御年82の脚本家・倉本聰が9年ぶりに手がけた連ドラ『やすらぎの郷』が予想外のヒットを飛ばし、竜超も欠かさず観ています。
一般に倉本先生は「骨太な作家」と言われることが多いですが、俺の印象では「小骨の多い作家」といった感じかな。
重いテーマでも「娯楽」の要素が随所に盛り込まれてるので、どの作品もフツーに面白く観られるんだけど、ツルンと呑みこむことはできない。
ボーッとしながら呑みこんだりしたら、喉に無数の小骨が刺さりまくって大変だ!
だから俺は倉本作品を観る時は、ものすごく咀嚼しているわけなのです。

昭和期のドラマ界は、小骨の多い作家がしのぎを削っていた感じ。
日本人がバブルに向かう道を、札束をのせたお神輿をかついで浮かれながら進んでいった時代、倉本先生は『北の国から』、橋田壽賀子先生は『おしん』、山田太一先生は『ふぞろいの林檎たち』を送り出し、「好事魔多し」と警鐘を鳴らしていました。
御存知の通り、各作品ともドラマ史に残るヒット作となりましたが、しかし視聴者が作家のメッセージをどこまで理解できていたのかは怪しい限りです。
実際、バブル期にはみんな(俺も含めて)大なり小なり醜態を晒していたわけですから。

御存知のように、倉本先生はNHKとのトラブルで脚本家業に嫌気がさし、北海道へ渡りました。
紆余曲折の末、脚本家の看板をおろすことはやめて、富良野を拠点に新たな創作活動を始めたのです。
それは文筆業だけにはとどまらず、劇団活動(俳優・脚本家の養成)も含めて、「土地との共生」を試行している感じ。
このごろ流行りの「コミュニティデザイン」の先駆者と言ってもいいかもしれません。

倉本作品に登場するコミュニティは、どれもそんなにキレイなモノじゃありません。
故・立川談志はかつて「落語とは人間の業の肯定である」と看破しましたが、まさにそんな感じ。
『やすらぎの郷』もそうですが、登場人物たちは人間の滑稽さ、小ずるさ、悲しみ、汚さを露わにし、なのにそれが魅力として映るのです。
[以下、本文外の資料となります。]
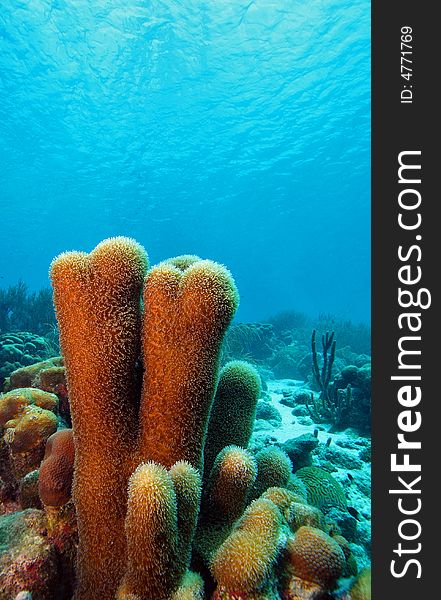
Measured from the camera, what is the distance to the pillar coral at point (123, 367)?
1528 mm

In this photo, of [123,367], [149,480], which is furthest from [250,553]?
[123,367]

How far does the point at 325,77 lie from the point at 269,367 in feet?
74.1

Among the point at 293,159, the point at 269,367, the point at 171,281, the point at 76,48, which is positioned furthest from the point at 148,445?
the point at 293,159

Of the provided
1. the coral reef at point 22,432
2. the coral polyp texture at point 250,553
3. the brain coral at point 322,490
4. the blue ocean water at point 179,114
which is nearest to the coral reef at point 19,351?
the coral reef at point 22,432

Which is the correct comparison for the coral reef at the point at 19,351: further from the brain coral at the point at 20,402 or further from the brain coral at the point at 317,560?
the brain coral at the point at 317,560

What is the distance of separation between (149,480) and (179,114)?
3394cm

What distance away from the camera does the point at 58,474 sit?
1848 mm

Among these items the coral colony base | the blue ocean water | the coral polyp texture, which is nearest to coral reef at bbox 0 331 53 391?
the coral colony base

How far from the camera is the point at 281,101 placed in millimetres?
28484

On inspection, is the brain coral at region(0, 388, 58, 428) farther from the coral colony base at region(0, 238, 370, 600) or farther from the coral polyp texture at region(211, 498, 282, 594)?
the coral polyp texture at region(211, 498, 282, 594)

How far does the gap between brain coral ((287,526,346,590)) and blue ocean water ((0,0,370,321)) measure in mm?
25612

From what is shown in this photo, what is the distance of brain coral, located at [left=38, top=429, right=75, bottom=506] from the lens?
1849 mm

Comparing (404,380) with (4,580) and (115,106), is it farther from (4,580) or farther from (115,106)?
(115,106)

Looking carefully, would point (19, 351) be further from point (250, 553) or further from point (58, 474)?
point (250, 553)
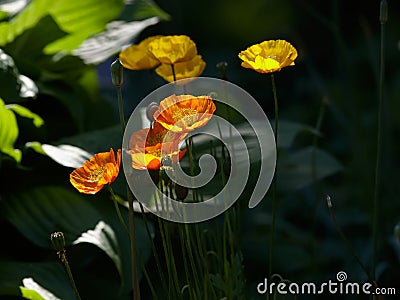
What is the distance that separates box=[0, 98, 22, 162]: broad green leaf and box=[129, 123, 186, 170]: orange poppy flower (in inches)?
17.7

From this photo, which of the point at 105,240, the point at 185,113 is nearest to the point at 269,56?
the point at 185,113

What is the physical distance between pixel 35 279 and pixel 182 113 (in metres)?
0.44

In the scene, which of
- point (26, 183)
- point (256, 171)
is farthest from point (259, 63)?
point (26, 183)

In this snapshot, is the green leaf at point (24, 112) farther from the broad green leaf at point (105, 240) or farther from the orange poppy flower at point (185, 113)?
the orange poppy flower at point (185, 113)

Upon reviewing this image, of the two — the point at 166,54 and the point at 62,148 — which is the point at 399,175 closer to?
the point at 62,148

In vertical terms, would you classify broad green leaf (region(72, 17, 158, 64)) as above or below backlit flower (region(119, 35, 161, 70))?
below

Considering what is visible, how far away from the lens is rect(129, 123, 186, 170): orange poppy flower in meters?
0.75

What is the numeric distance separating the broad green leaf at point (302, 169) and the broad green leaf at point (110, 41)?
16.0 inches

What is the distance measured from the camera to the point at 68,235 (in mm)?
1160

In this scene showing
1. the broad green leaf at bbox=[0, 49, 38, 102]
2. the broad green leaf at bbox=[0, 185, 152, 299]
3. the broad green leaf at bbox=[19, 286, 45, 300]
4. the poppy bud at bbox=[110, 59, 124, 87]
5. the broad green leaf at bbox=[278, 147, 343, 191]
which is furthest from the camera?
the broad green leaf at bbox=[278, 147, 343, 191]

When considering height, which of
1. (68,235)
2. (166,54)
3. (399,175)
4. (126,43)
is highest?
(166,54)

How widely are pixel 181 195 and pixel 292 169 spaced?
2.27 feet

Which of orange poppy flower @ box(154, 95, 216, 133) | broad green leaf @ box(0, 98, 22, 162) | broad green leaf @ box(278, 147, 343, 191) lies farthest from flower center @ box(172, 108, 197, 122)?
broad green leaf @ box(278, 147, 343, 191)

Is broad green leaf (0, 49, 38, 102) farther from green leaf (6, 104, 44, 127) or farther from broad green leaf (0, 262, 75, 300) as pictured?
broad green leaf (0, 262, 75, 300)
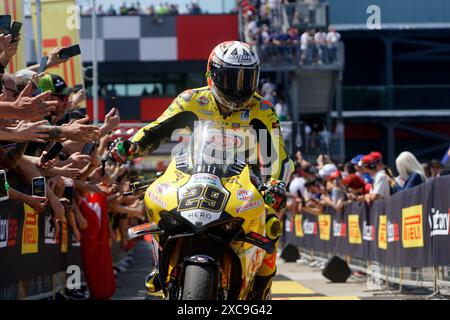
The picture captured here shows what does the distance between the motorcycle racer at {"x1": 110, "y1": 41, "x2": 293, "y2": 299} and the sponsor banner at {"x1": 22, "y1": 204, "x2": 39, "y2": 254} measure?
2437 millimetres

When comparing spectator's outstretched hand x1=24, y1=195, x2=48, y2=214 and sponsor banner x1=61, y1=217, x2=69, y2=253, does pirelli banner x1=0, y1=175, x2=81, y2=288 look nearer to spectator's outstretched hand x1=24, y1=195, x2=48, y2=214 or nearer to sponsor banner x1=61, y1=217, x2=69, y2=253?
sponsor banner x1=61, y1=217, x2=69, y2=253

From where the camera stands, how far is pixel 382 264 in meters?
14.4

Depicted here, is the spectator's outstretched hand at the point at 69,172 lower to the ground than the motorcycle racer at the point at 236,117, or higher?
lower

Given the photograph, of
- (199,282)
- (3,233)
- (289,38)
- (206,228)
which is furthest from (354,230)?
(289,38)

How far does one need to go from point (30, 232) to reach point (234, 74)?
354cm

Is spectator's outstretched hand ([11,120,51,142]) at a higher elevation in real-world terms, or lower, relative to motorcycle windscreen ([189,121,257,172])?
higher

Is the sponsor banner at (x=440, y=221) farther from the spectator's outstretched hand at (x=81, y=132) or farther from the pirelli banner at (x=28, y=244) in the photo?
the spectator's outstretched hand at (x=81, y=132)

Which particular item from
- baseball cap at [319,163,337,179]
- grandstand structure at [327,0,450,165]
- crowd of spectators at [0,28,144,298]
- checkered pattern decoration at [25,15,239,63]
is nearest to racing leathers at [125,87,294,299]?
crowd of spectators at [0,28,144,298]

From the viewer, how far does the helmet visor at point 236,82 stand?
7688 mm

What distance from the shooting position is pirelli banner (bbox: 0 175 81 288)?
935cm

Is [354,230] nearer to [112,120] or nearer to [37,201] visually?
[112,120]

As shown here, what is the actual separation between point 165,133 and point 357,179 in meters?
8.25

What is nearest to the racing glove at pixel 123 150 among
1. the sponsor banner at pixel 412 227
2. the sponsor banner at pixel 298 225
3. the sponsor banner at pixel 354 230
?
the sponsor banner at pixel 412 227
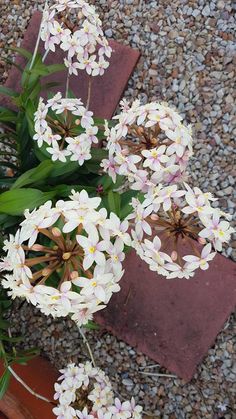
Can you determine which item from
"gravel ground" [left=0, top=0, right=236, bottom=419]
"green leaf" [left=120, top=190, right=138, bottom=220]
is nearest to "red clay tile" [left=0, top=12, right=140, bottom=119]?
"gravel ground" [left=0, top=0, right=236, bottom=419]

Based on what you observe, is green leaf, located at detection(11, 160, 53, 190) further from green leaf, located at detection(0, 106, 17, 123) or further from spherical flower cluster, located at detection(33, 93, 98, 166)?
green leaf, located at detection(0, 106, 17, 123)

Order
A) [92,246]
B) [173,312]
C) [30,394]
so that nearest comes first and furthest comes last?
[92,246] → [30,394] → [173,312]

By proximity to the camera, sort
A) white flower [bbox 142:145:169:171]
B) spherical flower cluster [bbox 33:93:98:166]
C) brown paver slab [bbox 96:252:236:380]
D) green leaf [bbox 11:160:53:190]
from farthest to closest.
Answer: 1. brown paver slab [bbox 96:252:236:380]
2. green leaf [bbox 11:160:53:190]
3. spherical flower cluster [bbox 33:93:98:166]
4. white flower [bbox 142:145:169:171]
これは橋田先生の『渡る世間は鬼ばかり』でも言えることなんだけど、あのクラスの作家は悪人も善人も描きません。
描くのは、人間の中に併存する「イイ部分」と「ヤな部分」。
「おおむね善人なんだけど、こういう非道な部分がある」とか「基本的に意地悪なんだけど、時にこんな優しさを示す」みたいな感じでね。
こういうところが、若い視聴者にも新鮮に映るのかもしれません。

俺の移住計画も「コミュニティ創作」という意味合いが強いものです。
まぁ、劇団とかは作りませんけどね。
土地とどこまで共生できるかは分かりませんが、それなりに面白いコミュニティは作っていきたいと思いますワ。